EXERCISE
Only the lines from the line holding "From (364,376), (164,138), which" to the last line should be output, each exactly as given.

(Records from a spatial question set)
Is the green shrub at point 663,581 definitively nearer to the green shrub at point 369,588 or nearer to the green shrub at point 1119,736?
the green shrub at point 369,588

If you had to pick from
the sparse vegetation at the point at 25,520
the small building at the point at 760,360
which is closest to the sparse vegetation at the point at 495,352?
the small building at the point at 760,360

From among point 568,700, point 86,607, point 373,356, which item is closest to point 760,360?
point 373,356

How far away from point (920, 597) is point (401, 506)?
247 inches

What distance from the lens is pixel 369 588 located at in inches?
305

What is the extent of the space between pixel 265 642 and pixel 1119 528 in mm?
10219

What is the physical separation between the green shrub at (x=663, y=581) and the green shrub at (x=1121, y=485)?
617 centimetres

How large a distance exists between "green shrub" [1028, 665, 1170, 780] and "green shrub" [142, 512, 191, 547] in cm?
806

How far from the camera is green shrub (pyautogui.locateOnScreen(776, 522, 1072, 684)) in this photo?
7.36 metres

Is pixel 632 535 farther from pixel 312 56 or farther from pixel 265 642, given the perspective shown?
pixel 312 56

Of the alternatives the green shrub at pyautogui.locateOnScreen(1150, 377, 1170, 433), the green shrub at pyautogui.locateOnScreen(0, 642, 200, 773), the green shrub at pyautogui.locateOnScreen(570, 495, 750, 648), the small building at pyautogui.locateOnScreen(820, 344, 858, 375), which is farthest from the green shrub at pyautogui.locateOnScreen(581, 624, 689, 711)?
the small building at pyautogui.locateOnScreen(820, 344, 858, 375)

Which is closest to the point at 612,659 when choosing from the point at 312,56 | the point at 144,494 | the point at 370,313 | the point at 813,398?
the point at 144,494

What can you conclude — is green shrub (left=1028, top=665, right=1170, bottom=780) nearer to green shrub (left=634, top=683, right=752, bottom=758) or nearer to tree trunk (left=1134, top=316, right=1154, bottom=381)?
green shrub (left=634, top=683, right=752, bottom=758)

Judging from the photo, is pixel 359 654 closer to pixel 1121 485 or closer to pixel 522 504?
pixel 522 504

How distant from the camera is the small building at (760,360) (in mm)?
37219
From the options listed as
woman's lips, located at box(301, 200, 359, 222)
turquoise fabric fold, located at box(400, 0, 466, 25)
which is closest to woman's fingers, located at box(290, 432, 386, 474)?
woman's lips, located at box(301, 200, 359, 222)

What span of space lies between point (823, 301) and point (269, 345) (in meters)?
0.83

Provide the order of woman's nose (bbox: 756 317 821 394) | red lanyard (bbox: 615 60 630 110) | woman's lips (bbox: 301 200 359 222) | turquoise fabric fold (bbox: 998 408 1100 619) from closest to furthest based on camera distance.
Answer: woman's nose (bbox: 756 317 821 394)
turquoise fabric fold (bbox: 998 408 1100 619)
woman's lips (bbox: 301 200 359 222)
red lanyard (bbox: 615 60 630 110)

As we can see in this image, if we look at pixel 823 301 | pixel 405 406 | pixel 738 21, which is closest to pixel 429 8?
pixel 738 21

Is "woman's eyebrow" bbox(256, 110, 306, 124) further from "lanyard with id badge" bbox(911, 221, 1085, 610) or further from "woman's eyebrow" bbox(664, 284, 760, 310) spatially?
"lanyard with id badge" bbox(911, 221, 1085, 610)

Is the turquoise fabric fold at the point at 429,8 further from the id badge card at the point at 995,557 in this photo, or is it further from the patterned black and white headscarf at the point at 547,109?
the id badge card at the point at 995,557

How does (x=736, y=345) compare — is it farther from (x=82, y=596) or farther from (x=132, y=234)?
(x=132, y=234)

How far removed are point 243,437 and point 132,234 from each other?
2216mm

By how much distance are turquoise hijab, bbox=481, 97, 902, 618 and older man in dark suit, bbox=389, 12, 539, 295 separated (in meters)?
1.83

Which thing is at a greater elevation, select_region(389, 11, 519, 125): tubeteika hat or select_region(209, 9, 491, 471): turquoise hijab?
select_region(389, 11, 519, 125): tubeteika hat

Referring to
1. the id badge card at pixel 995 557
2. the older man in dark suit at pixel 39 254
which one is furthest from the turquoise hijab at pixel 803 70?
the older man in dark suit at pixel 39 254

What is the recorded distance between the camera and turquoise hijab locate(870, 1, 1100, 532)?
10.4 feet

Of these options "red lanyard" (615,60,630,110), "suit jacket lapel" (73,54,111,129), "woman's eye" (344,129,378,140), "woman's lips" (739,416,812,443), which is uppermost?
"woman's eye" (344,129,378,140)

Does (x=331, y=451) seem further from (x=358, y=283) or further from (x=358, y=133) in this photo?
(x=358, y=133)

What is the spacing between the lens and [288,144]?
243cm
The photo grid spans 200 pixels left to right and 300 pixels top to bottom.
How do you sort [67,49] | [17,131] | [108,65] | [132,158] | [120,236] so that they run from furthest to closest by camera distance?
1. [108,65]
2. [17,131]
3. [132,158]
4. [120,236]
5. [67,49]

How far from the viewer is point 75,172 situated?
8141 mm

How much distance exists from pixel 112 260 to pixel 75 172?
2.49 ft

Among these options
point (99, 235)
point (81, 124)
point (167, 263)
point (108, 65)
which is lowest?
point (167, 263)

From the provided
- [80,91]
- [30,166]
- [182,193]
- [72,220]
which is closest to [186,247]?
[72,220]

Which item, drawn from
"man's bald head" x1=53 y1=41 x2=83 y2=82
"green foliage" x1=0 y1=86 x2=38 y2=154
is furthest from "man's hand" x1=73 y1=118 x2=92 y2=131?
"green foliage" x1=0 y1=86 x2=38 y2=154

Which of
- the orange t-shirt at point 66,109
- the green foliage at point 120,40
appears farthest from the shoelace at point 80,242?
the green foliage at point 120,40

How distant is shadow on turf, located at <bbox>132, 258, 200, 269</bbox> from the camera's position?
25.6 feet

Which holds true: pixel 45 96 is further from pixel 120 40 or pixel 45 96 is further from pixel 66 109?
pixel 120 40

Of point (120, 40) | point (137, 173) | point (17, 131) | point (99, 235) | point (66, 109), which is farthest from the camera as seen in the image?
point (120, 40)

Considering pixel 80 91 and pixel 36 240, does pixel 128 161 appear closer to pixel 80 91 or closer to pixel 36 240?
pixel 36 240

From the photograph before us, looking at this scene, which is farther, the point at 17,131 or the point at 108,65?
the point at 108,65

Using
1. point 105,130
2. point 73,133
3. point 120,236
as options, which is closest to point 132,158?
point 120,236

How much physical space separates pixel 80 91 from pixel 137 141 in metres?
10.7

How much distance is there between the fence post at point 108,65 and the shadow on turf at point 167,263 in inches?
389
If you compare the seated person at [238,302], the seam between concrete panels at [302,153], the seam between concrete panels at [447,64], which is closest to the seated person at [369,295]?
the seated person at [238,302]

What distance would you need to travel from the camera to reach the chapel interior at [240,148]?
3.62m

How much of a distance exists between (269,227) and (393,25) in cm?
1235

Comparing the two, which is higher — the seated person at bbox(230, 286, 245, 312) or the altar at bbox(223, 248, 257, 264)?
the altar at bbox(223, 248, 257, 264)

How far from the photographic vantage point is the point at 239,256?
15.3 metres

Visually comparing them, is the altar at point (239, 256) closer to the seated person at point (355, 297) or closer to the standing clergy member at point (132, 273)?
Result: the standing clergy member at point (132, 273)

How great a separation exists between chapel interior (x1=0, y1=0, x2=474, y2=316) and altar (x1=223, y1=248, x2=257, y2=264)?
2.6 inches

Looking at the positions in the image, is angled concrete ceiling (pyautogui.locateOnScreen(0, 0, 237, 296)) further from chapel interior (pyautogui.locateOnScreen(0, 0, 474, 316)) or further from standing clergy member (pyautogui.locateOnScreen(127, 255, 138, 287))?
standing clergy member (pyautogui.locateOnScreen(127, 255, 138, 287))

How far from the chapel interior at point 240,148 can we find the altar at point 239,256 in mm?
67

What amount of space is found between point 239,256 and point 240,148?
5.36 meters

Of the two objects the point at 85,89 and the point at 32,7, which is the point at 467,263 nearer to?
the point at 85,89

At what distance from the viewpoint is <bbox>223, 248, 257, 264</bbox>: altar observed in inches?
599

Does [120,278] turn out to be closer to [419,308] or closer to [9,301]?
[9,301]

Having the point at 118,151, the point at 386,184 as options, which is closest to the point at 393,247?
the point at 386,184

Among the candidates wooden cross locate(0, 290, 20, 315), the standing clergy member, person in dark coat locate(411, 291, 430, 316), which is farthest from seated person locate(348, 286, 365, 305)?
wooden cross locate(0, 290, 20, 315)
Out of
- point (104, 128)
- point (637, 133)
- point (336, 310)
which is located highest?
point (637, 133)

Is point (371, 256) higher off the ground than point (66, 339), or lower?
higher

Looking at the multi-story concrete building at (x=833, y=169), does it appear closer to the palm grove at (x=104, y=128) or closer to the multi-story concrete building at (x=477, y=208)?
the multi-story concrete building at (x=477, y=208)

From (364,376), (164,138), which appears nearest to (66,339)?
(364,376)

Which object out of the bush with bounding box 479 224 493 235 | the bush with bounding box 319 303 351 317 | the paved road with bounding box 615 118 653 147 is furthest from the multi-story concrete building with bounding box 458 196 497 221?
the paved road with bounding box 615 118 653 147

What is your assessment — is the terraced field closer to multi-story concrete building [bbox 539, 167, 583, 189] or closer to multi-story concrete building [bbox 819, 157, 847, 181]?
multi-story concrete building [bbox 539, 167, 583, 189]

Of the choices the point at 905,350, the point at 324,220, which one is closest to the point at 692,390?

RESPONSE
From (364,376), (164,138), which appears nearest to (66,339)?
(364,376)

Which object out of the bush with bounding box 479 224 493 235 | the bush with bounding box 319 303 351 317 | the paved road with bounding box 615 118 653 147 is furthest from the multi-story concrete building with bounding box 458 196 497 221?
the paved road with bounding box 615 118 653 147

What is your assessment — is the terraced field closer to multi-story concrete building [bbox 539, 167, 583, 189] or closer to multi-story concrete building [bbox 819, 157, 847, 181]?
multi-story concrete building [bbox 539, 167, 583, 189]

Of the choices the point at 905,350, the point at 324,220, which one is closest to the point at 692,390?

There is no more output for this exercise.